— Start Supplied information —

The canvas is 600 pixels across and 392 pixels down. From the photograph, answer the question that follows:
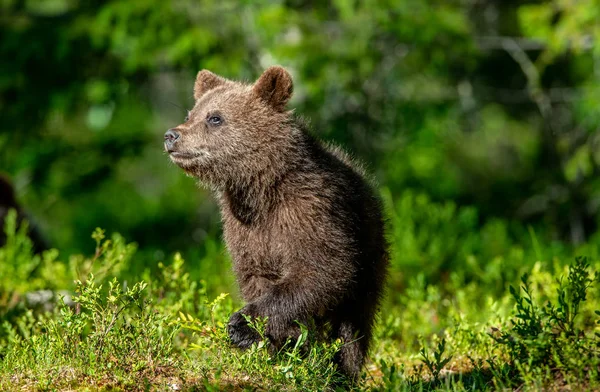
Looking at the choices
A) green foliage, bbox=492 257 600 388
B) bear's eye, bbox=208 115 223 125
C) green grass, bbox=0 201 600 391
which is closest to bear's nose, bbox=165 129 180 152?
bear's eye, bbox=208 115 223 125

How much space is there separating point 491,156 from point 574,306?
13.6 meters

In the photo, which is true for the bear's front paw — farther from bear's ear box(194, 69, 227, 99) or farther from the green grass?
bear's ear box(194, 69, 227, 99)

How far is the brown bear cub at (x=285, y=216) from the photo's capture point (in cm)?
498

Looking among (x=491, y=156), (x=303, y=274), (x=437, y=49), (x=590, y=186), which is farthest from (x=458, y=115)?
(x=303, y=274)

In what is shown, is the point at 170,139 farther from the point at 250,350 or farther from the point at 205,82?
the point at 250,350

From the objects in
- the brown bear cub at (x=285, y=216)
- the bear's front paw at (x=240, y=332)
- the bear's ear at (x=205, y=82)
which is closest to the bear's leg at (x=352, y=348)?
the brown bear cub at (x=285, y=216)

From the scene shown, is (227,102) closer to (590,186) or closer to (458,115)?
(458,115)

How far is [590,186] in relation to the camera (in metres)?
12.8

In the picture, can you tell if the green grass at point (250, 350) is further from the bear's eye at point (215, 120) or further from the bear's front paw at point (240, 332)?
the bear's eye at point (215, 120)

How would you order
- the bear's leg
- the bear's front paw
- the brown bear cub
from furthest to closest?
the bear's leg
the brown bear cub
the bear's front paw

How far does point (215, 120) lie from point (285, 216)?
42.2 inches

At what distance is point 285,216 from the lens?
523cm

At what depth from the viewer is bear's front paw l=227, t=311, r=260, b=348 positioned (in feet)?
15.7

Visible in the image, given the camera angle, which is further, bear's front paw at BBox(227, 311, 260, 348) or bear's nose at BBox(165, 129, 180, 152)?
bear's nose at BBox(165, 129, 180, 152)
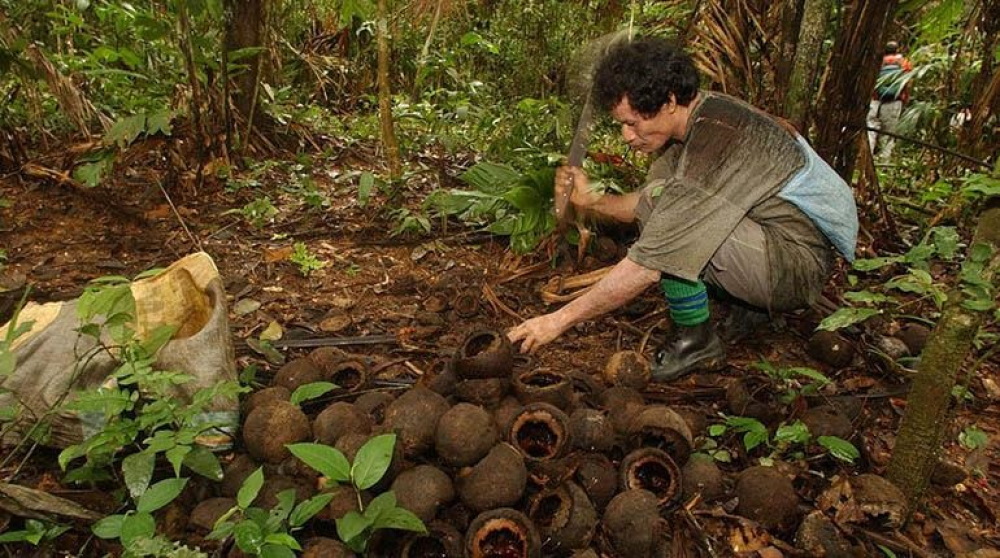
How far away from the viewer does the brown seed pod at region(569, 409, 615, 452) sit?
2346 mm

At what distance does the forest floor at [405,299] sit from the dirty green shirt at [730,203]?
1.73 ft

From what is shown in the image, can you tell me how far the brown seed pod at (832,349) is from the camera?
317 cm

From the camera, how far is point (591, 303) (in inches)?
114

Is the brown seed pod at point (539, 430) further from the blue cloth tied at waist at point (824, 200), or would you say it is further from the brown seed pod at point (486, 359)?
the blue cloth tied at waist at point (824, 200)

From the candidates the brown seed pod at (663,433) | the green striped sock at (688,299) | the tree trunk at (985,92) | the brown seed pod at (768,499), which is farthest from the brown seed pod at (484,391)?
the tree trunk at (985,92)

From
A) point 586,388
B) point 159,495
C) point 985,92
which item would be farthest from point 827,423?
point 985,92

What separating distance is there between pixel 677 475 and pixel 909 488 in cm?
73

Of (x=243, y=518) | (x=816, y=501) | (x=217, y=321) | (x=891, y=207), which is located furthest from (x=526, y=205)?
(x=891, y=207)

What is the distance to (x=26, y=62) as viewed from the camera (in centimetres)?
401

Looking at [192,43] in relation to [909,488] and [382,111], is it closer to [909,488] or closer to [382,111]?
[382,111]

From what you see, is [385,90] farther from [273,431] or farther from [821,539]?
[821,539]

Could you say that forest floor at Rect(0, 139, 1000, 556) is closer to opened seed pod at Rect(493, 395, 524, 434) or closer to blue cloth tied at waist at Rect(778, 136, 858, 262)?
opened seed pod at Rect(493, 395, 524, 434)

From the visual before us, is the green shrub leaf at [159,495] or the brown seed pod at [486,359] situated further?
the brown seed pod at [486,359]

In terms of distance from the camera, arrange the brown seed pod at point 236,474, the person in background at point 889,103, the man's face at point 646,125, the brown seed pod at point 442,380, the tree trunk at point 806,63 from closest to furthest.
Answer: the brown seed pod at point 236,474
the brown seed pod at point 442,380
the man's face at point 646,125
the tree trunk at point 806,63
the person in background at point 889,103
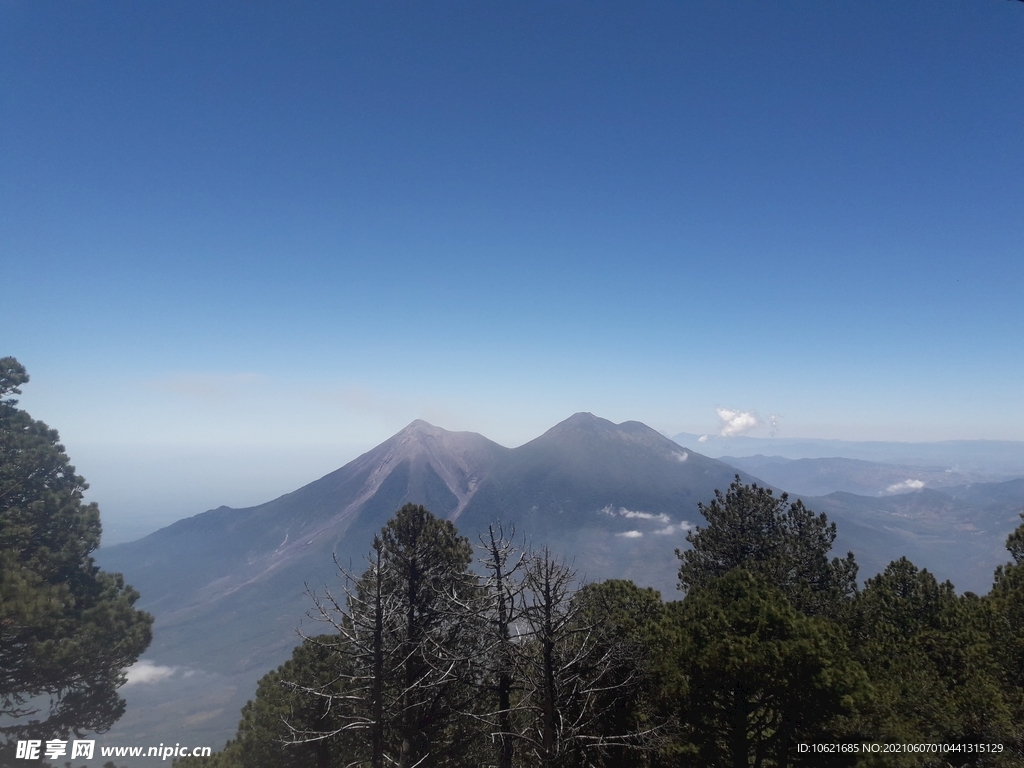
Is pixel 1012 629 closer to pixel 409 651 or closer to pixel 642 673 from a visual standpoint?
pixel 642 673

— End Supplied information —

Copy all of the records above line for line, leaving out the pictures.

The canvas is 600 pixels across and 392 pixels down. From the photograph, answer the question that follows:
Looking at the choices
A) green foliage, bbox=492 257 600 388
B) bear's eye, bbox=208 115 223 125
C) green grass, bbox=0 201 600 391
which is closest to bear's nose, bbox=165 129 180 152?
bear's eye, bbox=208 115 223 125

How much space is there separating point 491,156 from point 574,306?
13.6 meters

In the photo, which is true for the bear's front paw — farther from bear's ear box(194, 69, 227, 99) or farther from the green grass?
bear's ear box(194, 69, 227, 99)

How far is the brown bear cub at (x=285, y=216) from the photo's capture point (in cm)?
498

Looking among (x=491, y=156), (x=303, y=274), (x=437, y=49), (x=590, y=186), which is farthest from (x=458, y=115)?
(x=303, y=274)

In what is shown, is the point at 170,139 farther from the point at 250,350 or farther from the point at 205,82?
the point at 250,350

From the objects in
- the brown bear cub at (x=285, y=216)
- the bear's front paw at (x=240, y=332)
- the bear's ear at (x=205, y=82)
which is closest to the bear's leg at (x=352, y=348)?
the brown bear cub at (x=285, y=216)

From the scene shown, is (227,102) closer to (590,186) or closer to (458,115)?
(458,115)

How far is [590,186] in relation to the camera (in metres)?
12.8

In the picture, can you tell if the green grass at point (250, 350) is further from the bear's eye at point (215, 120) or further from the bear's front paw at point (240, 332)?
the bear's eye at point (215, 120)

How would you order
- the bear's leg
- the bear's front paw
- the brown bear cub
from furthest to closest?
the bear's leg
the brown bear cub
the bear's front paw

How far does point (215, 120) lie from point (285, 216)?
42.2 inches

At what distance is point 285,216 from the lens?
523cm

At what depth from the viewer is bear's front paw l=227, t=311, r=260, b=348 positioned (in feet)?
15.7

Visible in the image, given the camera angle, which is further, bear's front paw at BBox(227, 311, 260, 348) or bear's nose at BBox(165, 129, 180, 152)?
bear's nose at BBox(165, 129, 180, 152)
How far away from the viewer does the brown seed pod at region(569, 409, 615, 452) sit?
2346 mm

At what distance does the forest floor at [405,299] sit from the dirty green shirt at [730,203]?
1.73 ft

From what is shown in the image, can you tell me how far the brown seed pod at (832,349) is from the camera?
317 cm

From the camera, how far is point (591, 303) (in inches)?
114

Is the brown seed pod at point (539, 430) further from the blue cloth tied at waist at point (824, 200), or would you say it is further from the brown seed pod at point (486, 359)?
the blue cloth tied at waist at point (824, 200)

From the candidates the brown seed pod at (663,433) | the green striped sock at (688,299) | the tree trunk at (985,92) | the brown seed pod at (768,499), which is farthest from the brown seed pod at (484,391)?
the tree trunk at (985,92)

From
A) point 586,388
B) point 159,495
C) point 985,92
which item would be farthest from point 827,423?
point 985,92

What separating distance is there between pixel 677 475 and pixel 909 488 in cm?
73

Of (x=243, y=518) | (x=816, y=501) | (x=217, y=321) | (x=891, y=207), which is located furthest from (x=526, y=205)?
(x=891, y=207)

What is the distance to (x=26, y=62) as viewed from the camera (in centimetres)?
401

Looking at [192,43] in relation to [909,488] and [382,111], is it closer to [909,488] or closer to [382,111]?
[382,111]

From what you see, is [385,90] farther from [273,431] or farther from [821,539]?
[821,539]

Could you say that forest floor at Rect(0, 139, 1000, 556) is closer to opened seed pod at Rect(493, 395, 524, 434) or closer to blue cloth tied at waist at Rect(778, 136, 858, 262)?
opened seed pod at Rect(493, 395, 524, 434)

From the visual before us, is the green shrub leaf at [159,495] or the brown seed pod at [486,359] situated further?
the brown seed pod at [486,359]

In terms of distance from the camera, arrange the brown seed pod at point 236,474, the person in background at point 889,103, the man's face at point 646,125, the brown seed pod at point 442,380, the tree trunk at point 806,63 from closest to furthest.
Answer: the brown seed pod at point 236,474
the brown seed pod at point 442,380
the man's face at point 646,125
the tree trunk at point 806,63
the person in background at point 889,103
Is pixel 1012 629 closer to pixel 409 651 or closer to pixel 642 673 from a visual standpoint?
pixel 642 673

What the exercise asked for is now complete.